Task list ::
(a) Decide whether each statement below agrees with the text on electric vehicles. Answer yes or no for each, and quote the words of the text that settle it.
(i) Potting materials and mechanical isolation can be combined for added protection.
(ii) NiMH batteries are more power-dense than Li-ion cells.
(iii) The battery pack of an all-electric vehicle sits at the top of the vehicle.
(b) In the text on electric vehicles, which type of battery is currently the most common in electric vehicles?
(c) Extract the passage of the text on electric vehicles from "Highly engineered, innovative" up to and including "the EV industry.".

Reading text ::
↓↓↓
Electrification is the future. The switch from internal combustion engines to electric vehicles (EVs) is accelerating, powered by advancements in technology, environmental awareness, and consumer behavioral changes. The rise of the EV will bring about a broad reset of customer expectations, a flood of new original equipment manufacturer (OEM) designs, and many new engineering needs.
Highly engineered, innovative solutions to meet the needs of the EV era. From materials to mechanical solutions, we are ready to support our customers in the EV industry.
Batteries can be protected from shock in two ways – potting materials and mechanical isolation. To protect cells from shock using a potting material, a liquid is dispensed around the battery cells, which then cures to a soft solid, damping vibration that would be transferred to the cells and preventing or significantly reducing their movement from shock. To protect cells from shock using mechanical isolation, the battery pack can be attached to the rest of the vehicle using elastomer-based mounts that will absorb and damp any vibration that would be transferred to the battery pack. Potting materials and mechanical isolation can be used in conjunction with each other for extra shock and vibration protection.
Currently, lithium-ion (Li-ion) batteries are the most common in electric vehicles. Every all-electric vehicle contains a battery pack approximately the size of a queen-sized mattress at the bottom of the vehicle that contains hundreds to thousands of individual Li-ion cells, depending upon the geometry of the cells – cylindrical, prismatic, or pouch. All-electric vehicles use these batteries primarily because of their high-power density, which ultimately allows for the vehicles to have longer driving ranges. Other electric vehicles, like plug-in hybrids (PHEVs) or hybrids (HEVs) also typically use Li-ion batteries, though some use nickel-metal-hydride (NiMH) batteries. NiMH batteries are typically less expensive and perform better in extreme temperatures, but they also are less power-dense than Li-ion cells and cannot charge or discharge as rapidly as Li-ion cells.
↑↑↑
Entries supplied ::
↓↓↓
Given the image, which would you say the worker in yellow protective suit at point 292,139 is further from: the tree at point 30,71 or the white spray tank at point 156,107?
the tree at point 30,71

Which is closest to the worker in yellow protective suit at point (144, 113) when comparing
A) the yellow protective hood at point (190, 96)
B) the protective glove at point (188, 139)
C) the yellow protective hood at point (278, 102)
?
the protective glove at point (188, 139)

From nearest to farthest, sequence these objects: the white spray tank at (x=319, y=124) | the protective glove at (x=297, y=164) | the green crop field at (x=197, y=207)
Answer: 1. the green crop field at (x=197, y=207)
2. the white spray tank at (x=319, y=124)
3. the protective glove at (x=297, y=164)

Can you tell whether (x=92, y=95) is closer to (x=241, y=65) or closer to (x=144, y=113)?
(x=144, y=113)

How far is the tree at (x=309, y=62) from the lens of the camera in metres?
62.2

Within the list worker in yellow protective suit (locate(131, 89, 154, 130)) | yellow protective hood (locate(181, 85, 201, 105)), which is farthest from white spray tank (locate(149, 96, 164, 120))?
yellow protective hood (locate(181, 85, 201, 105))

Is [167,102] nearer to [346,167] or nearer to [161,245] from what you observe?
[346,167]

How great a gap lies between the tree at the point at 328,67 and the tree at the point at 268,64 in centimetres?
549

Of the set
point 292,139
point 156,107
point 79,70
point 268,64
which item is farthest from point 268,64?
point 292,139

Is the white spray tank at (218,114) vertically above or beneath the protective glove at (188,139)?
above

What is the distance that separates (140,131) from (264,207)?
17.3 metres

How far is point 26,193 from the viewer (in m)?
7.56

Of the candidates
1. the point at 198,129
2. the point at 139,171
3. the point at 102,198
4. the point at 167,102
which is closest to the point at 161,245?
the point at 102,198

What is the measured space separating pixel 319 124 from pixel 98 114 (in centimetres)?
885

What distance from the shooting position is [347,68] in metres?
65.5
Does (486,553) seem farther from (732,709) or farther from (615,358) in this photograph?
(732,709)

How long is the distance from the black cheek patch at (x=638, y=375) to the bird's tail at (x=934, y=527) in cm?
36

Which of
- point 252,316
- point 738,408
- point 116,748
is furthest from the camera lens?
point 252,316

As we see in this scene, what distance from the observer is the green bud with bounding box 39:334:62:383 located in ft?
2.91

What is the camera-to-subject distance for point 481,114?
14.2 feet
↑↑↑
Answers in order ::
(a)
(i) Yes: "Potting materials and mechanical isolation can be used in conjunction with each other for extra shock and vibration protection."
(ii) No: "they also are less power-dense than Li-ion cells"
(iii) No: "at the bottom of the vehicle"

(b) Lithium-ion (Li-ion) batteries.

(c)
Highly engineered, innovative solutions to meet the needs of the EV era. From materials to mechanical solutions, we are ready to support our customers in the EV industry.